Your task => Each entry below is to be written out exactly, and the pictures are to be left out.

(Picture-based spatial questions)
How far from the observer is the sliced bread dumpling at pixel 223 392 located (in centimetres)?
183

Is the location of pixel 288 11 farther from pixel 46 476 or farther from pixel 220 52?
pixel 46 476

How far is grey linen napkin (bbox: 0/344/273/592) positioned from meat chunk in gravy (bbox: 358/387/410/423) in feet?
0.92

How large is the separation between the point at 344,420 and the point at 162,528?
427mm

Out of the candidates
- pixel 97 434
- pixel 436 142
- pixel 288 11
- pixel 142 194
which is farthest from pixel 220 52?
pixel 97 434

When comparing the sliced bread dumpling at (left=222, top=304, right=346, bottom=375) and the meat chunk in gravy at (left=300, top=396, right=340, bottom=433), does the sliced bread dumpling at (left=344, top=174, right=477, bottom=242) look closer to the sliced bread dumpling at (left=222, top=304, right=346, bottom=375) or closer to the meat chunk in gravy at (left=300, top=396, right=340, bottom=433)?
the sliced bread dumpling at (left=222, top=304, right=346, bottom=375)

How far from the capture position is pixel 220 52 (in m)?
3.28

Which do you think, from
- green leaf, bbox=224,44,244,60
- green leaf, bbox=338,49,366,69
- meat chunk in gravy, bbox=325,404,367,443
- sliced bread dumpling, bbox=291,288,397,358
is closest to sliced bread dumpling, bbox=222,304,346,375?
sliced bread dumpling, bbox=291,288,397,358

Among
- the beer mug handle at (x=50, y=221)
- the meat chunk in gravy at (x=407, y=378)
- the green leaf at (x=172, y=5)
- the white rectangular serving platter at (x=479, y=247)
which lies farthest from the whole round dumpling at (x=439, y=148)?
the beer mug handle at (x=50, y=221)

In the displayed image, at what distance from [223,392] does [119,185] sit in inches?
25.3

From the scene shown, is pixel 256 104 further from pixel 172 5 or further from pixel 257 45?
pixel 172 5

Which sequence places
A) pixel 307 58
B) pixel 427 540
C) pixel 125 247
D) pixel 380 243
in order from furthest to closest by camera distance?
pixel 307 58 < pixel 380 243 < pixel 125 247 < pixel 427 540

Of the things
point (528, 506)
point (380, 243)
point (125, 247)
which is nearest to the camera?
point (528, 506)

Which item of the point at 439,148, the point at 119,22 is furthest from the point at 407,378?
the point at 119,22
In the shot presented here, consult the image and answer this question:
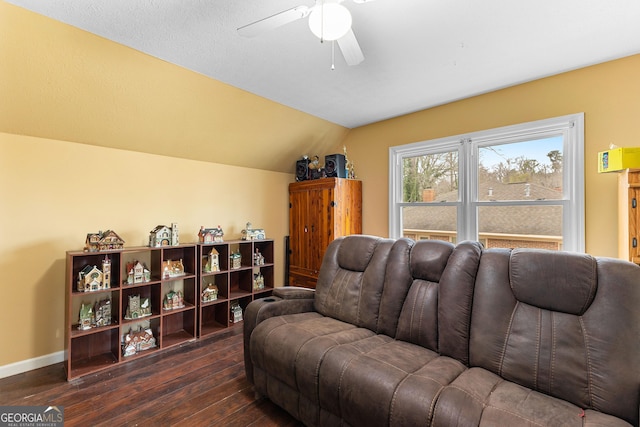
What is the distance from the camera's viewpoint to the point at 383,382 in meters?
1.34

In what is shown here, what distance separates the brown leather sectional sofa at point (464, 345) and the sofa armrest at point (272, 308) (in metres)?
0.02

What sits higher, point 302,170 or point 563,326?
point 302,170

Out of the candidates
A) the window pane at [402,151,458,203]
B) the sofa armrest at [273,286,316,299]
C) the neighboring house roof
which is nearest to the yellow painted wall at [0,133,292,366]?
the sofa armrest at [273,286,316,299]

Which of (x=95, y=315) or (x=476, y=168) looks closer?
(x=95, y=315)

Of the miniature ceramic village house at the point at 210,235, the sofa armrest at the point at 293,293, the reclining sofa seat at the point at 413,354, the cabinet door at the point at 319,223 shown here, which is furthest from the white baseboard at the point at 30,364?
the cabinet door at the point at 319,223

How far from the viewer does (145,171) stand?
2.91 metres

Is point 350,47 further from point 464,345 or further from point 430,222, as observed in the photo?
point 430,222

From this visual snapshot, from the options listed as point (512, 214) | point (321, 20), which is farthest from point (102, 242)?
point (512, 214)

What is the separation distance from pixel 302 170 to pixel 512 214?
2.57 meters

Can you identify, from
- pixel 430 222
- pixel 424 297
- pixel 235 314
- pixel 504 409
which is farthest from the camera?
pixel 430 222

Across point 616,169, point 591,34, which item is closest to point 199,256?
point 616,169

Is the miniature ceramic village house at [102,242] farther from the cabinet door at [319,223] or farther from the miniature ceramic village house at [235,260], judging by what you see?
the cabinet door at [319,223]

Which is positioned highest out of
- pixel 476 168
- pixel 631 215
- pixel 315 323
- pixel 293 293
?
pixel 476 168

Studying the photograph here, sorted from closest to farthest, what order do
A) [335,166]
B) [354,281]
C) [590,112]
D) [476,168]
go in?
[354,281] → [590,112] → [476,168] → [335,166]
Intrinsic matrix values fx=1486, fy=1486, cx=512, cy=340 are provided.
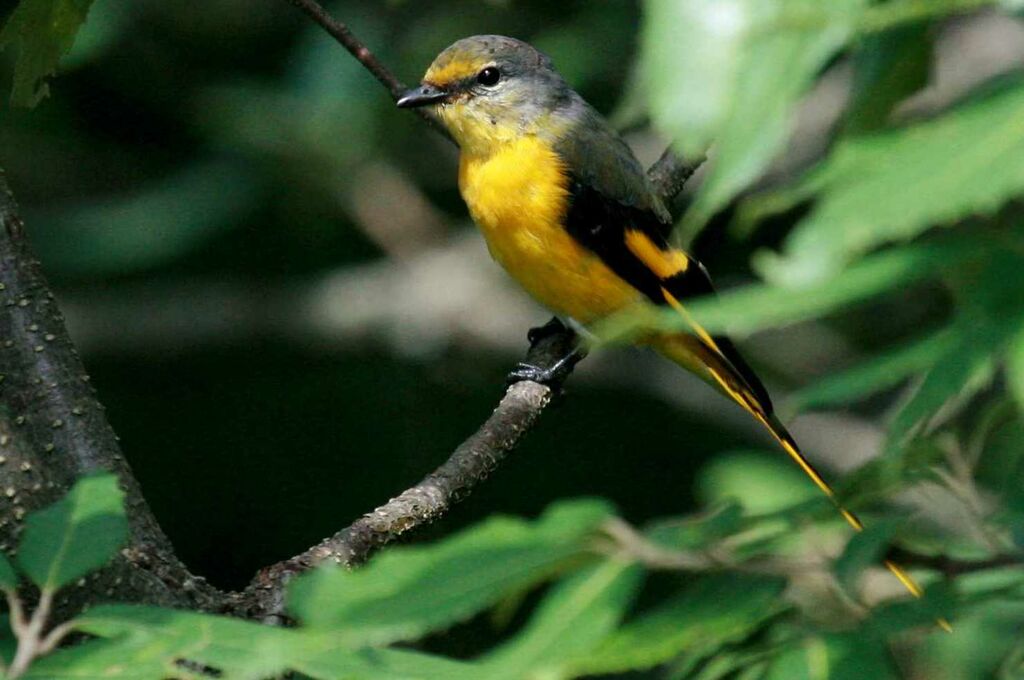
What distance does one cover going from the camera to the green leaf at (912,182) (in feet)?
3.08

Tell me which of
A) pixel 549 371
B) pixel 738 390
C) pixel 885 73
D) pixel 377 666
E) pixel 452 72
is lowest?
pixel 738 390

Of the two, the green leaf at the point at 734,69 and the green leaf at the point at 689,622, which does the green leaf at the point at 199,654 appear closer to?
the green leaf at the point at 689,622

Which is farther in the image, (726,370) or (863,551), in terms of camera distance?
(726,370)

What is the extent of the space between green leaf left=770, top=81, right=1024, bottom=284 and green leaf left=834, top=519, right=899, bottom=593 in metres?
0.26

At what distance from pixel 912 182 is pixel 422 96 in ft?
12.0

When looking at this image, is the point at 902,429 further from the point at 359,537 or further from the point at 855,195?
the point at 359,537

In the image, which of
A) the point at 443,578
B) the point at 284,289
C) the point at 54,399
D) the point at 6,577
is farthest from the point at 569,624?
the point at 284,289

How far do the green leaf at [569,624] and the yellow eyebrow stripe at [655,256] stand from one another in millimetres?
3387

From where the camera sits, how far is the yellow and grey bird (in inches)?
178

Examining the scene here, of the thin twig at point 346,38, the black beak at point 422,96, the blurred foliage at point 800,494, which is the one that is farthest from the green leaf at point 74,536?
the black beak at point 422,96

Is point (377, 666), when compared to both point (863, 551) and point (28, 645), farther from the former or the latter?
point (863, 551)

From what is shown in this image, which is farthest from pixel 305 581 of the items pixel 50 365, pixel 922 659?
pixel 922 659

Written answer =>
How far from the observer is the sliced bread dumpling at pixel 223 392 located (in centimetres)?
183

Is the location of pixel 288 11 farther from pixel 46 476 or farther from pixel 220 52?
pixel 46 476

How far is grey linen napkin (bbox: 0/344/273/592) positioned from meat chunk in gravy (bbox: 358/387/410/423) in feet?
0.92

How large is the separation between the point at 344,420 and the point at 162,528?
427mm

Out of the candidates
- pixel 97 434
- pixel 436 142
- pixel 288 11
- pixel 142 194
which is farthest from pixel 220 52?
pixel 97 434

When comparing the sliced bread dumpling at (left=222, top=304, right=346, bottom=375) and the meat chunk in gravy at (left=300, top=396, right=340, bottom=433), does the sliced bread dumpling at (left=344, top=174, right=477, bottom=242) look closer to the sliced bread dumpling at (left=222, top=304, right=346, bottom=375) or closer to the meat chunk in gravy at (left=300, top=396, right=340, bottom=433)?
the sliced bread dumpling at (left=222, top=304, right=346, bottom=375)

How far from the capture position is pixel 220 52 (in m)?
3.28

Which do you think, from
- green leaf, bbox=224,44,244,60
- green leaf, bbox=338,49,366,69
- meat chunk in gravy, bbox=325,404,367,443
- sliced bread dumpling, bbox=291,288,397,358
is closest to sliced bread dumpling, bbox=222,304,346,375?
sliced bread dumpling, bbox=291,288,397,358

Among
- the beer mug handle at (x=50, y=221)
- the meat chunk in gravy at (x=407, y=378)
- the green leaf at (x=172, y=5)
- the white rectangular serving platter at (x=479, y=247)
which lies farthest from the whole round dumpling at (x=439, y=148)?
the beer mug handle at (x=50, y=221)

In the displayed image, at what distance from [223,392] does [119,185] sit in inches?
25.3

From the scene shown, is pixel 256 104 further from pixel 172 5 or further from pixel 257 45?
pixel 172 5

Which sequence places
A) pixel 307 58
B) pixel 427 540
C) pixel 125 247
D) pixel 380 243
in order from furthest to closest by camera distance?
pixel 307 58 < pixel 380 243 < pixel 125 247 < pixel 427 540

Of the things
point (528, 506)
point (380, 243)
point (125, 247)
which is nearest to the camera?
point (528, 506)

Which item of the point at 439,148, the point at 119,22 is furthest from the point at 407,378?
the point at 119,22
In the shot presented here, consult the image and answer this question:
What is the distance from the camera's viewpoint to the point at 383,382 in meters?
1.34

In what is shown here, what distance separates the brown leather sectional sofa at point (464, 345) and the sofa armrest at point (272, 308) (in metres)?
0.02

What sits higher, point 302,170 or point 563,326?
point 302,170

Out of the candidates
A) the window pane at [402,151,458,203]
B) the sofa armrest at [273,286,316,299]
C) the neighboring house roof
which is nearest to the yellow painted wall at [0,133,292,366]?
the sofa armrest at [273,286,316,299]

Which of (x=95, y=315) or (x=476, y=168) looks closer?
(x=95, y=315)

Of the miniature ceramic village house at the point at 210,235, the sofa armrest at the point at 293,293, the reclining sofa seat at the point at 413,354, the cabinet door at the point at 319,223 shown here, which is furthest from the white baseboard at the point at 30,364?
the cabinet door at the point at 319,223

How far from the viewer does (145,171) stand?
2.91 metres

Is point 350,47 further from point 464,345 or further from point 430,222, as observed in the photo?
point 430,222

From this visual snapshot, from the options listed as point (512, 214) | point (321, 20), which is farthest from point (102, 242)?
point (512, 214)

What is the separation distance from pixel 302 170 to pixel 512 214?
2.57 meters

Can you identify, from
- pixel 430 222
- pixel 424 297
- pixel 235 314
- pixel 504 409
which is farthest from the camera?
pixel 430 222

Across point 616,169, point 591,34, which item is closest to point 199,256?
point 616,169

Is the miniature ceramic village house at [102,242] farther from the cabinet door at [319,223] or farther from the miniature ceramic village house at [235,260], judging by what you see?
the cabinet door at [319,223]

Which is positioned highest out of
- pixel 476 168
- pixel 631 215
- pixel 315 323
- pixel 293 293
?
pixel 476 168

Studying the photograph here, sorted from closest to farthest, what order do
A) [335,166]
B) [354,281]
C) [590,112]
D) [476,168]
go in?
[354,281] → [590,112] → [476,168] → [335,166]
Intrinsic matrix values fx=1486, fy=1486, cx=512, cy=340 are provided.
What distance does one cover going from the camera to the green leaf at (912,182) (in feet)?
3.08

Tell me which of
A) pixel 549 371
B) pixel 738 390
C) pixel 885 73
D) pixel 377 666
E) pixel 452 72
is lowest?
pixel 738 390

Of the two, the green leaf at the point at 734,69 and the green leaf at the point at 689,622, which does the green leaf at the point at 199,654 appear closer to?
the green leaf at the point at 689,622

Which is farther in the image, (726,370) or (863,551), in terms of camera distance?
(726,370)

What is the extent of the space between green leaf left=770, top=81, right=1024, bottom=284 and green leaf left=834, top=519, right=899, bottom=593 in metres?
0.26

At what distance from pixel 912 182 is pixel 422 96 in ft?
12.0

When looking at this image, is the point at 902,429 further from the point at 359,537 or further from the point at 855,195?
the point at 359,537

In the image, which of
A) the point at 443,578
B) the point at 284,289
C) the point at 54,399
D) the point at 6,577
is farthest from the point at 569,624?
the point at 284,289

How far do the green leaf at [569,624] and the yellow eyebrow stripe at [655,256] stand from one another in millimetres?
3387

From where the camera sits, how far is the yellow and grey bird (in inches)?
178

Examining the scene here, of the thin twig at point 346,38, the black beak at point 422,96, the blurred foliage at point 800,494, which is the one that is farthest from the green leaf at point 74,536?
the black beak at point 422,96

Is point (377, 666), when compared to both point (863, 551) and point (28, 645), farther from the former or the latter?
point (863, 551)

From what is shown in this image, which is farthest from pixel 305 581 of the items pixel 50 365, pixel 922 659?
pixel 922 659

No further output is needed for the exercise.